--- BEGIN Document excerpt ---

18th century conflicts do appear inconclusive because they were frequently coalition conflicts and… coalition warfare could inhibit a determination to achieve decisive results. [Moreover] governments did not necessarily wish to make their allies too powerful by weakening their rivals excessively.

This reticence lay in the nature of the constitutional basis for the territorial state and not in a lack of decisive military technology or ambition.

Pikemen had been hitherto used to protect musketeers from attack by cavalry and by other pikemen; now bayonets fulfilled this role and more because they added a firepower the pike could not provide. It had always been difficult to maintain the necessary ratio between pikemen and musketeers once a battle began; the bayonet effectively solved this problem. The deployment of the flintlock musket, in which powder was ignited by a spark caused by the striking of flint on steel, produced a lighter, more reliable weapon that, with the aid of cartridges, doubled the rate of fire. Both of these changes swept through the armies of Europe: Prussia adopted the bayonet in 1689, one year after Louvois had instructed Vauban to produce a prototype; Denmark followed suit in 1690. At the battle of Fleurus that year some Imperial units attracted universal attention when they repulsed repeated French cavalry charges though unsupported by pikemen and armed only with muskets. The French abandoned the pike in 1703, the British the next year. The Austrians adopted the flintlock in 1689, the Swedes in 1696, the Danes and the British by 1700.

--- END Document excerpt ---
--- BEGIN Data listing ---

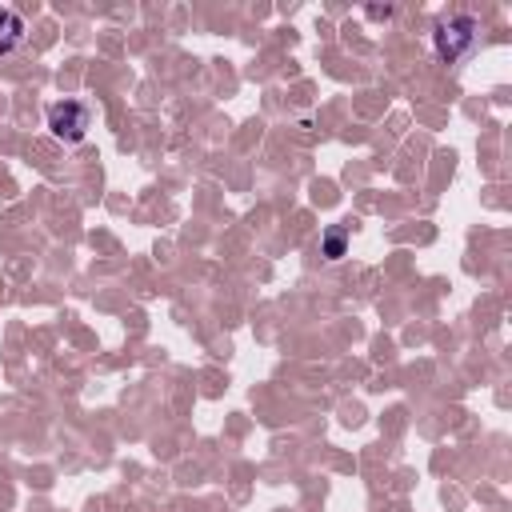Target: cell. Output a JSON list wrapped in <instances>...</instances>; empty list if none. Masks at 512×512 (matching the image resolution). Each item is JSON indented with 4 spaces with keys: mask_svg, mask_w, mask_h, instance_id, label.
<instances>
[{
    "mask_svg": "<svg viewBox=\"0 0 512 512\" xmlns=\"http://www.w3.org/2000/svg\"><path fill=\"white\" fill-rule=\"evenodd\" d=\"M476 40H480V20L468 12H452L432 24V52L444 64H460L476 48Z\"/></svg>",
    "mask_w": 512,
    "mask_h": 512,
    "instance_id": "obj_1",
    "label": "cell"
},
{
    "mask_svg": "<svg viewBox=\"0 0 512 512\" xmlns=\"http://www.w3.org/2000/svg\"><path fill=\"white\" fill-rule=\"evenodd\" d=\"M48 128L60 144H80L92 128V108L80 100H52L48 104Z\"/></svg>",
    "mask_w": 512,
    "mask_h": 512,
    "instance_id": "obj_2",
    "label": "cell"
},
{
    "mask_svg": "<svg viewBox=\"0 0 512 512\" xmlns=\"http://www.w3.org/2000/svg\"><path fill=\"white\" fill-rule=\"evenodd\" d=\"M348 236H352V228L348 224H328L324 232H320V256L324 260H344L348 256Z\"/></svg>",
    "mask_w": 512,
    "mask_h": 512,
    "instance_id": "obj_3",
    "label": "cell"
},
{
    "mask_svg": "<svg viewBox=\"0 0 512 512\" xmlns=\"http://www.w3.org/2000/svg\"><path fill=\"white\" fill-rule=\"evenodd\" d=\"M24 16L16 12V8H0V56L4 52H12V48H20L24 44Z\"/></svg>",
    "mask_w": 512,
    "mask_h": 512,
    "instance_id": "obj_4",
    "label": "cell"
}]
</instances>
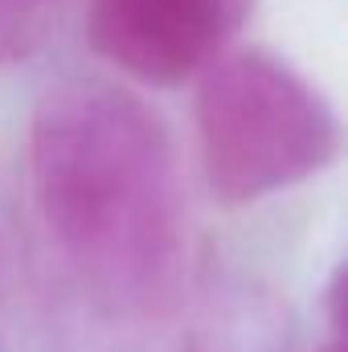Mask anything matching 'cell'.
Returning a JSON list of instances; mask_svg holds the SVG:
<instances>
[{"label": "cell", "instance_id": "cell-1", "mask_svg": "<svg viewBox=\"0 0 348 352\" xmlns=\"http://www.w3.org/2000/svg\"><path fill=\"white\" fill-rule=\"evenodd\" d=\"M29 192L45 242L90 307L148 320L180 291L188 221L164 119L102 78L54 87L29 119Z\"/></svg>", "mask_w": 348, "mask_h": 352}, {"label": "cell", "instance_id": "cell-2", "mask_svg": "<svg viewBox=\"0 0 348 352\" xmlns=\"http://www.w3.org/2000/svg\"><path fill=\"white\" fill-rule=\"evenodd\" d=\"M197 144L209 192L250 205L324 173L340 152V119L291 62L226 50L197 87Z\"/></svg>", "mask_w": 348, "mask_h": 352}, {"label": "cell", "instance_id": "cell-3", "mask_svg": "<svg viewBox=\"0 0 348 352\" xmlns=\"http://www.w3.org/2000/svg\"><path fill=\"white\" fill-rule=\"evenodd\" d=\"M254 0H90V41L123 74L176 87L205 74Z\"/></svg>", "mask_w": 348, "mask_h": 352}, {"label": "cell", "instance_id": "cell-4", "mask_svg": "<svg viewBox=\"0 0 348 352\" xmlns=\"http://www.w3.org/2000/svg\"><path fill=\"white\" fill-rule=\"evenodd\" d=\"M54 0H0V58H25L45 29Z\"/></svg>", "mask_w": 348, "mask_h": 352}]
</instances>
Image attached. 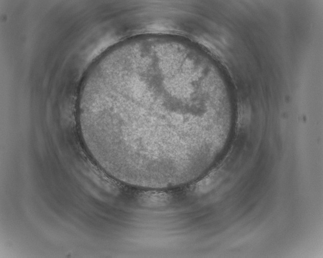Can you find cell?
<instances>
[{
  "label": "cell",
  "instance_id": "cell-1",
  "mask_svg": "<svg viewBox=\"0 0 323 258\" xmlns=\"http://www.w3.org/2000/svg\"><path fill=\"white\" fill-rule=\"evenodd\" d=\"M183 77L178 72L122 63L110 80L99 133L118 152L164 156L189 145Z\"/></svg>",
  "mask_w": 323,
  "mask_h": 258
}]
</instances>
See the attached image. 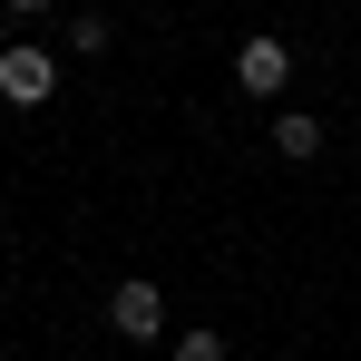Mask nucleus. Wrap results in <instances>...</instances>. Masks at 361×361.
Returning a JSON list of instances; mask_svg holds the SVG:
<instances>
[{
    "label": "nucleus",
    "mask_w": 361,
    "mask_h": 361,
    "mask_svg": "<svg viewBox=\"0 0 361 361\" xmlns=\"http://www.w3.org/2000/svg\"><path fill=\"white\" fill-rule=\"evenodd\" d=\"M235 88L244 98H283V88H293V49H283L274 30H254V39L235 49Z\"/></svg>",
    "instance_id": "1"
},
{
    "label": "nucleus",
    "mask_w": 361,
    "mask_h": 361,
    "mask_svg": "<svg viewBox=\"0 0 361 361\" xmlns=\"http://www.w3.org/2000/svg\"><path fill=\"white\" fill-rule=\"evenodd\" d=\"M108 322H118V342H157V332H166V293H157L147 274H127L118 293H108Z\"/></svg>",
    "instance_id": "2"
},
{
    "label": "nucleus",
    "mask_w": 361,
    "mask_h": 361,
    "mask_svg": "<svg viewBox=\"0 0 361 361\" xmlns=\"http://www.w3.org/2000/svg\"><path fill=\"white\" fill-rule=\"evenodd\" d=\"M49 88H59V59L49 49H0V98L10 108H49Z\"/></svg>",
    "instance_id": "3"
},
{
    "label": "nucleus",
    "mask_w": 361,
    "mask_h": 361,
    "mask_svg": "<svg viewBox=\"0 0 361 361\" xmlns=\"http://www.w3.org/2000/svg\"><path fill=\"white\" fill-rule=\"evenodd\" d=\"M274 157H283V166H312V157H322V118L283 108V118H274Z\"/></svg>",
    "instance_id": "4"
},
{
    "label": "nucleus",
    "mask_w": 361,
    "mask_h": 361,
    "mask_svg": "<svg viewBox=\"0 0 361 361\" xmlns=\"http://www.w3.org/2000/svg\"><path fill=\"white\" fill-rule=\"evenodd\" d=\"M68 49L98 59V49H108V10H78V20H68Z\"/></svg>",
    "instance_id": "5"
},
{
    "label": "nucleus",
    "mask_w": 361,
    "mask_h": 361,
    "mask_svg": "<svg viewBox=\"0 0 361 361\" xmlns=\"http://www.w3.org/2000/svg\"><path fill=\"white\" fill-rule=\"evenodd\" d=\"M176 361H225V332H205V322H185V332H176Z\"/></svg>",
    "instance_id": "6"
},
{
    "label": "nucleus",
    "mask_w": 361,
    "mask_h": 361,
    "mask_svg": "<svg viewBox=\"0 0 361 361\" xmlns=\"http://www.w3.org/2000/svg\"><path fill=\"white\" fill-rule=\"evenodd\" d=\"M0 10H10V20H39V10H59V0H0Z\"/></svg>",
    "instance_id": "7"
},
{
    "label": "nucleus",
    "mask_w": 361,
    "mask_h": 361,
    "mask_svg": "<svg viewBox=\"0 0 361 361\" xmlns=\"http://www.w3.org/2000/svg\"><path fill=\"white\" fill-rule=\"evenodd\" d=\"M0 49H10V10H0Z\"/></svg>",
    "instance_id": "8"
}]
</instances>
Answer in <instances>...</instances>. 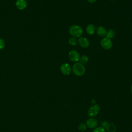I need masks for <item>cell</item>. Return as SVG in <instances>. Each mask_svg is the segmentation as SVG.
<instances>
[{
    "mask_svg": "<svg viewBox=\"0 0 132 132\" xmlns=\"http://www.w3.org/2000/svg\"><path fill=\"white\" fill-rule=\"evenodd\" d=\"M69 32L72 37L76 38H79L83 34V29L79 25H73L69 28Z\"/></svg>",
    "mask_w": 132,
    "mask_h": 132,
    "instance_id": "obj_1",
    "label": "cell"
},
{
    "mask_svg": "<svg viewBox=\"0 0 132 132\" xmlns=\"http://www.w3.org/2000/svg\"><path fill=\"white\" fill-rule=\"evenodd\" d=\"M72 71L75 75L81 76L85 74L86 69L82 64L80 62H76L72 67Z\"/></svg>",
    "mask_w": 132,
    "mask_h": 132,
    "instance_id": "obj_2",
    "label": "cell"
},
{
    "mask_svg": "<svg viewBox=\"0 0 132 132\" xmlns=\"http://www.w3.org/2000/svg\"><path fill=\"white\" fill-rule=\"evenodd\" d=\"M100 44L101 47L106 50H108L111 48L113 45L112 41L106 37H104L101 40Z\"/></svg>",
    "mask_w": 132,
    "mask_h": 132,
    "instance_id": "obj_3",
    "label": "cell"
},
{
    "mask_svg": "<svg viewBox=\"0 0 132 132\" xmlns=\"http://www.w3.org/2000/svg\"><path fill=\"white\" fill-rule=\"evenodd\" d=\"M100 108L98 105L97 104L94 105L92 106L91 107H90V108L89 109L88 111V116L90 118H94L98 114L100 111Z\"/></svg>",
    "mask_w": 132,
    "mask_h": 132,
    "instance_id": "obj_4",
    "label": "cell"
},
{
    "mask_svg": "<svg viewBox=\"0 0 132 132\" xmlns=\"http://www.w3.org/2000/svg\"><path fill=\"white\" fill-rule=\"evenodd\" d=\"M60 70L63 74L65 75H68L71 73L72 68L69 63H64L61 65Z\"/></svg>",
    "mask_w": 132,
    "mask_h": 132,
    "instance_id": "obj_5",
    "label": "cell"
},
{
    "mask_svg": "<svg viewBox=\"0 0 132 132\" xmlns=\"http://www.w3.org/2000/svg\"><path fill=\"white\" fill-rule=\"evenodd\" d=\"M68 57L72 61L76 62L79 61L80 56L77 51L75 50H72L69 52Z\"/></svg>",
    "mask_w": 132,
    "mask_h": 132,
    "instance_id": "obj_6",
    "label": "cell"
},
{
    "mask_svg": "<svg viewBox=\"0 0 132 132\" xmlns=\"http://www.w3.org/2000/svg\"><path fill=\"white\" fill-rule=\"evenodd\" d=\"M97 124H98V122L97 120L94 118H90L88 119L86 121V125L87 127L91 129L96 128L97 126Z\"/></svg>",
    "mask_w": 132,
    "mask_h": 132,
    "instance_id": "obj_7",
    "label": "cell"
},
{
    "mask_svg": "<svg viewBox=\"0 0 132 132\" xmlns=\"http://www.w3.org/2000/svg\"><path fill=\"white\" fill-rule=\"evenodd\" d=\"M79 45L82 48H87L89 45V41L86 37H79L78 40Z\"/></svg>",
    "mask_w": 132,
    "mask_h": 132,
    "instance_id": "obj_8",
    "label": "cell"
},
{
    "mask_svg": "<svg viewBox=\"0 0 132 132\" xmlns=\"http://www.w3.org/2000/svg\"><path fill=\"white\" fill-rule=\"evenodd\" d=\"M96 32L98 36L102 37H106L107 30L103 26H100L96 29Z\"/></svg>",
    "mask_w": 132,
    "mask_h": 132,
    "instance_id": "obj_9",
    "label": "cell"
},
{
    "mask_svg": "<svg viewBox=\"0 0 132 132\" xmlns=\"http://www.w3.org/2000/svg\"><path fill=\"white\" fill-rule=\"evenodd\" d=\"M15 5L18 9L23 10L27 6V2L26 0H17Z\"/></svg>",
    "mask_w": 132,
    "mask_h": 132,
    "instance_id": "obj_10",
    "label": "cell"
},
{
    "mask_svg": "<svg viewBox=\"0 0 132 132\" xmlns=\"http://www.w3.org/2000/svg\"><path fill=\"white\" fill-rule=\"evenodd\" d=\"M96 27L93 24H90L86 27V32L88 35H92L96 31Z\"/></svg>",
    "mask_w": 132,
    "mask_h": 132,
    "instance_id": "obj_11",
    "label": "cell"
},
{
    "mask_svg": "<svg viewBox=\"0 0 132 132\" xmlns=\"http://www.w3.org/2000/svg\"><path fill=\"white\" fill-rule=\"evenodd\" d=\"M108 132H115L116 130V126L113 123L108 124L105 127Z\"/></svg>",
    "mask_w": 132,
    "mask_h": 132,
    "instance_id": "obj_12",
    "label": "cell"
},
{
    "mask_svg": "<svg viewBox=\"0 0 132 132\" xmlns=\"http://www.w3.org/2000/svg\"><path fill=\"white\" fill-rule=\"evenodd\" d=\"M116 36V32L113 29H109L107 32V35L106 37L109 39H112L114 38Z\"/></svg>",
    "mask_w": 132,
    "mask_h": 132,
    "instance_id": "obj_13",
    "label": "cell"
},
{
    "mask_svg": "<svg viewBox=\"0 0 132 132\" xmlns=\"http://www.w3.org/2000/svg\"><path fill=\"white\" fill-rule=\"evenodd\" d=\"M79 61L80 63L84 65L85 64H87L88 62L89 58L86 55H82L80 57Z\"/></svg>",
    "mask_w": 132,
    "mask_h": 132,
    "instance_id": "obj_14",
    "label": "cell"
},
{
    "mask_svg": "<svg viewBox=\"0 0 132 132\" xmlns=\"http://www.w3.org/2000/svg\"><path fill=\"white\" fill-rule=\"evenodd\" d=\"M77 41L76 38L73 37H71L69 40V43L72 46H75L77 44Z\"/></svg>",
    "mask_w": 132,
    "mask_h": 132,
    "instance_id": "obj_15",
    "label": "cell"
},
{
    "mask_svg": "<svg viewBox=\"0 0 132 132\" xmlns=\"http://www.w3.org/2000/svg\"><path fill=\"white\" fill-rule=\"evenodd\" d=\"M86 128H87V126L84 123L80 124L79 126H78V129L80 131H84L86 129Z\"/></svg>",
    "mask_w": 132,
    "mask_h": 132,
    "instance_id": "obj_16",
    "label": "cell"
},
{
    "mask_svg": "<svg viewBox=\"0 0 132 132\" xmlns=\"http://www.w3.org/2000/svg\"><path fill=\"white\" fill-rule=\"evenodd\" d=\"M93 132H105V130L104 128L102 127H98L95 128Z\"/></svg>",
    "mask_w": 132,
    "mask_h": 132,
    "instance_id": "obj_17",
    "label": "cell"
},
{
    "mask_svg": "<svg viewBox=\"0 0 132 132\" xmlns=\"http://www.w3.org/2000/svg\"><path fill=\"white\" fill-rule=\"evenodd\" d=\"M5 43L4 40L3 39L0 38V50L3 49L5 47Z\"/></svg>",
    "mask_w": 132,
    "mask_h": 132,
    "instance_id": "obj_18",
    "label": "cell"
},
{
    "mask_svg": "<svg viewBox=\"0 0 132 132\" xmlns=\"http://www.w3.org/2000/svg\"><path fill=\"white\" fill-rule=\"evenodd\" d=\"M102 127H106V126L107 125V124H108V123L106 122H102Z\"/></svg>",
    "mask_w": 132,
    "mask_h": 132,
    "instance_id": "obj_19",
    "label": "cell"
},
{
    "mask_svg": "<svg viewBox=\"0 0 132 132\" xmlns=\"http://www.w3.org/2000/svg\"><path fill=\"white\" fill-rule=\"evenodd\" d=\"M88 1V2H89V3H94L96 0H87Z\"/></svg>",
    "mask_w": 132,
    "mask_h": 132,
    "instance_id": "obj_20",
    "label": "cell"
},
{
    "mask_svg": "<svg viewBox=\"0 0 132 132\" xmlns=\"http://www.w3.org/2000/svg\"><path fill=\"white\" fill-rule=\"evenodd\" d=\"M131 93H132V85H131Z\"/></svg>",
    "mask_w": 132,
    "mask_h": 132,
    "instance_id": "obj_21",
    "label": "cell"
}]
</instances>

--- END Data listing ---

Exercise requirements =
1. Please print the passage on 18th-century warfare from "18th century conflicts" to "technology or ambition.".
2. According to the passage on 18th-century warfare, in what year did the French abandon the pike?

Answers by task =
1.
18th century conflicts do appear inconclusive because they were frequently coalition conflicts and… coalition warfare could inhibit a determination to achieve decisive results. [Moreover] governments did not necessarily wish to make their allies too powerful by weakening their rivals excessively.

This reticence lay in the nature of the constitutional basis for the territorial state and not in a lack of decisive military technology or ambition.

2. 1703